The scale and distribution of faults depend on the type of sedimentary
basin and its geological history. In particular, faults that are below the
resolution of seismic surveys cannot be avoided (Maerten
et al., 2006; Le Gallo, 2016). Indeed, faults occur at many of the first
industrial and pilot-scale CO2 storage sites located in sedimentary
basins (e.g. In Salah, Algeria, Mathieson et
al., 2010; Snøvhit, Norway, Chiaramonte et al., 2011; Ketzin, Germany, Martens et al., 2012; Otway, Australia, Hortle et al.,
2013).
Faults influence the flow and migration of fluids in three basic ways: (i) they can modify flow paths by juxtaposing stratigraphically distinct
permeable and impermeable units against each other (Fig. 1a; Allan,
1989). (ii) The petrophysical properties of fault rocks can impede
cross-fault flow between permeable units (Fig. 1b; Yielding et al., 1997; Aydin and Eyal, 2002; van der Zee and Urai, 2005),
and (iii) faults can provide fault-parallel flow through fracture networks
in otherwise impermeable rocks linking separate permeable units (Fig. 1c;
Eichhubl et al., 2009;
Dockrill and Shipton, 2010). Mechanism (i) assumes no (or minimal) permeability change
in the fault zone, whereas mechanisms (ii) and (iii) require permeability reduction and
increase respectively. For CO2 storage sites the latter two mechanisms
are of particular interest and are considered here. It is worth noting that
these permeability changes are temporal and dynamic, and fault reactivation
(Barton et al., 1995; Wiprut and
Zoback, 2000) should be an important consideration in CO2 storage
projects.
Impact of faults on plume migration in a CO2 storage site. (a) Juxtaposition of the permeable storage formation and impermeable cap rocks
generating a juxtaposition seal. (b) Impermeable fault rocks impede fluid
flow within the storage formation (fault rock seal). (c) Fault-parallel,
vertical migration through fracture networks bypasses the cap rock.

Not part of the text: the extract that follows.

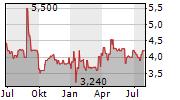 TURBON AG Chart 1 Jahr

Whether a fault is sealing or non-sealing is dependent on the structure and
composition of the rock volume affected by faulting and the mechanics of faulting (Caine
et al., 1996; Aydin, 2000; Annunziatellis et al., 2008; Faulkner et al.,
2010). Caine et al. (1996) describe fault zones in siliciclastic rocks
defined by a fault slip surface and core and an associated damage zone, and
they considered the changes in the permeability of a fault in this context. Fault
damage zones and the fault cores are interpreted as having contrasting
mechanical and hydraulic properties, with the fault core often being rich in
phyllosilicates, which typically have low permeability, while open fractures
in the damage zone can have a substantially higher permeability than the
host rock (Caine
et al., 1996; Faulkner and Rutter, 2001; Guglielmi et al., 2008; Cappa,
2009). Models for fault zone characterization have evolved and describe
fault zones with single high-strain cores (Chester and Logan,
1986) and containing several cores (Faulkner
et al., 2003), with cores and slip surfaces at the edge of the fault zone
and in the middle. Perhaps to think of it simply, one model does not fit all
and the heterogeneities in natural fault systems and rocks result in unique
fault geometries and evolutions, albeit with similarities and
semi-predictable processes.
When a fluid lighter than the pore-filling brine, such as hydrocarbons or
CO2, is introduced into a reservoir, it will naturally migrate upwards
due to the buoyancy effect until it encounters a flow barrier such as a
cap rock or a fault. The fluid will accumulate underneath the flow barrier
until capillary breakthrough or, less frequently, induced fracturing occurs
due to the increase in pressure within the reservoir. The maximum vertical
extent of the fluid underneath the seal before seal failure, often referred
to as column height, is controlled by the fluid flow properties of the seal
with regards to the fluid (Wiprut and
Zoback, 2002). In the hydrocarbon industry, column heights are routinely
calculated as they estimate the maximum amount of oil or gas that could be
accumulated within a prospect (Downey, 1984). As the fluid flow
properties of the seal may vary spatially, some uncertainty is associated
with column heights, in particular when faults with their associated
heterogeneities form reservoir-bounding seals. In the context of CO2
storage, column heights represent the maximum amount of CO2 that could
be stored within a reservoir before migration out of the reservoir.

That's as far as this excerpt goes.